O presidente dos Estados Unidos apelou aos países europeus, nomeadamente Reino Unido, França e Alemanha, para repatriarem e julgarem os seus combatentes do Estado Islâmico feitos prisioneiros na Síria.

Este apelo de Donald Trump, formulado num tweet publicado no sábado à noite, surge numa altura em que o Estado Islâmico (EI) está prestes a perder o último território do califado pressionado pela aliança árabe-curda e a coligação internacional liderada pelos Estados Unidos.

Os Estados Unidos pedem ao Reino Unido, França, Alemanha e aos outros aliados europeus para levarem mais de 800 combatentes do EI que nós capturámos na Síria para os julgarem. O califado está prestes a cair. E a alternativa não é boa, porque seremos forçados a libertá-los. Os Estados Unidos não querem que estes combatentes do EI se espalhem na Europa, para onde se prevê que vão.
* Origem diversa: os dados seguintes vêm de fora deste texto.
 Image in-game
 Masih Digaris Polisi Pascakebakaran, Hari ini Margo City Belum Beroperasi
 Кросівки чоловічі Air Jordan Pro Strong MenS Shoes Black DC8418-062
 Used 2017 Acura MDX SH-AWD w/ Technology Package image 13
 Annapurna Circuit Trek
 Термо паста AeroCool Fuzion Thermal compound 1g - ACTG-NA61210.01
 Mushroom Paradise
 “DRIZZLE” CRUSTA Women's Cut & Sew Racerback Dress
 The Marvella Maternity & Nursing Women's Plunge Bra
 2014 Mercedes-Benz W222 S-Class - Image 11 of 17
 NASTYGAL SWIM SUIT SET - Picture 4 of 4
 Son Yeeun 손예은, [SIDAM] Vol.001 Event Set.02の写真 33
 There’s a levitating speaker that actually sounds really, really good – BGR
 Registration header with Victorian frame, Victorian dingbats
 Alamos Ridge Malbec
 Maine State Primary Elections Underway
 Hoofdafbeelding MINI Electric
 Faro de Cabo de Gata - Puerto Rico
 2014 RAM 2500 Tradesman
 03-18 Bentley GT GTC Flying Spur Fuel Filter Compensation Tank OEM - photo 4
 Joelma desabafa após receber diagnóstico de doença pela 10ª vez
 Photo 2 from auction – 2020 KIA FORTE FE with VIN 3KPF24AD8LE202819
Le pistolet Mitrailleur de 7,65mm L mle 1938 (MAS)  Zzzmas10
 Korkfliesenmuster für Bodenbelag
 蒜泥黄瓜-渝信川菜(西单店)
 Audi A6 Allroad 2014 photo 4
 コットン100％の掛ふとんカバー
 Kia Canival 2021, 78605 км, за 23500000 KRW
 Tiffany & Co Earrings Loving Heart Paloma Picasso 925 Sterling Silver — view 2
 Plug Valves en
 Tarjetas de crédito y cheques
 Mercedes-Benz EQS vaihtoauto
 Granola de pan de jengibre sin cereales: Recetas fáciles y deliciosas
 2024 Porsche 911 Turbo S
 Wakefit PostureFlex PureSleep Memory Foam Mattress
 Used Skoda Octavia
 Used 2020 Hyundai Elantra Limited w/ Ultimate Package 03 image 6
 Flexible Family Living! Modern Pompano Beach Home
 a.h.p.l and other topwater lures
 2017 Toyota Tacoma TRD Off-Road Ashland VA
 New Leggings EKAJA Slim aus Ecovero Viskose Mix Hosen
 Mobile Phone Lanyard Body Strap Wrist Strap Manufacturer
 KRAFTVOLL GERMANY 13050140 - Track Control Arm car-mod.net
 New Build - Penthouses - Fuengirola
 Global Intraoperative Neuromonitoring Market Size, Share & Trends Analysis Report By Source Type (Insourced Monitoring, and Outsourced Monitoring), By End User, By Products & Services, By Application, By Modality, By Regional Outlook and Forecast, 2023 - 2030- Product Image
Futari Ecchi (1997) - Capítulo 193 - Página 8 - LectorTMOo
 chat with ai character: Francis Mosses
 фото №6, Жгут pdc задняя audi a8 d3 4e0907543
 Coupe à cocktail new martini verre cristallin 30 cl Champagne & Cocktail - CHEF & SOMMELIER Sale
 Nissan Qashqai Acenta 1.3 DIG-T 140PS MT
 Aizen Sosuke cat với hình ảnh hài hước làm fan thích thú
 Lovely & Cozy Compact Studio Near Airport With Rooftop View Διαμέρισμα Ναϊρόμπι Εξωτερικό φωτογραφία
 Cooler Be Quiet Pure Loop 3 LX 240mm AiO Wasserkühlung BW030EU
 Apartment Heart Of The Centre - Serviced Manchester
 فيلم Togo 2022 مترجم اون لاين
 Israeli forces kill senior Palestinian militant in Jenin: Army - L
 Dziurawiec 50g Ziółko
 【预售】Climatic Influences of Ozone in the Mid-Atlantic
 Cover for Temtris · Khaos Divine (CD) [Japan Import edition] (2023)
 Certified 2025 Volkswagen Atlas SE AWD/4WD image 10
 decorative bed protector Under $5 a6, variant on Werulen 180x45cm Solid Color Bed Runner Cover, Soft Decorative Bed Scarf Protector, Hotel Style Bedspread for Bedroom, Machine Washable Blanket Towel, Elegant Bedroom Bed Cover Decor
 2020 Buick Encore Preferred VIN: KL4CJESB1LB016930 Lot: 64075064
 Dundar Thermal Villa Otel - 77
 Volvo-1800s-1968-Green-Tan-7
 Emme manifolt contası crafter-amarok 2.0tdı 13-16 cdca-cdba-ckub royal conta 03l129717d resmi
Nós iremos retirar-nos assim que eliminarmos o califado a 100%", escreveu Trump.

 

Trump desencadeou em dezembro a fúria dos aliados quando anunciou unilateralmente a saída a curto prazo dos 2.000 militares norte-americanos da Síria.

Na altura, este anúncio e a derrota iminente do EI relançaram a questão do destino de centenas de jihadistas estrangeiros que foram feitos prisioneiros na Síria e que a aliança árabe-curda afirma não poder manter eternamente.

No final de outubro do ano passado, as autoridades semi-autónomas curdas da Síria condenaram em Bruxelas a recusa dos países europeus de receberem os seus cidadãos membros do Estado Islâmico detidos pelas suas forças.

Os combatentes estrangeiros capturados e as respetivas famílias são originários de 46 países, anunciou Abdul Karim Omar, encarregado dos Negócios Estrangeiros na administração curda, numa conferência de imprensa em Bruxelas.

No total, 790 homens encontram-se detidos pelas forças especiais curdas numa prisão, ao passo que 584 mulheres e 1.250 crianças foram colocadas em dois campos, precisou o responsável.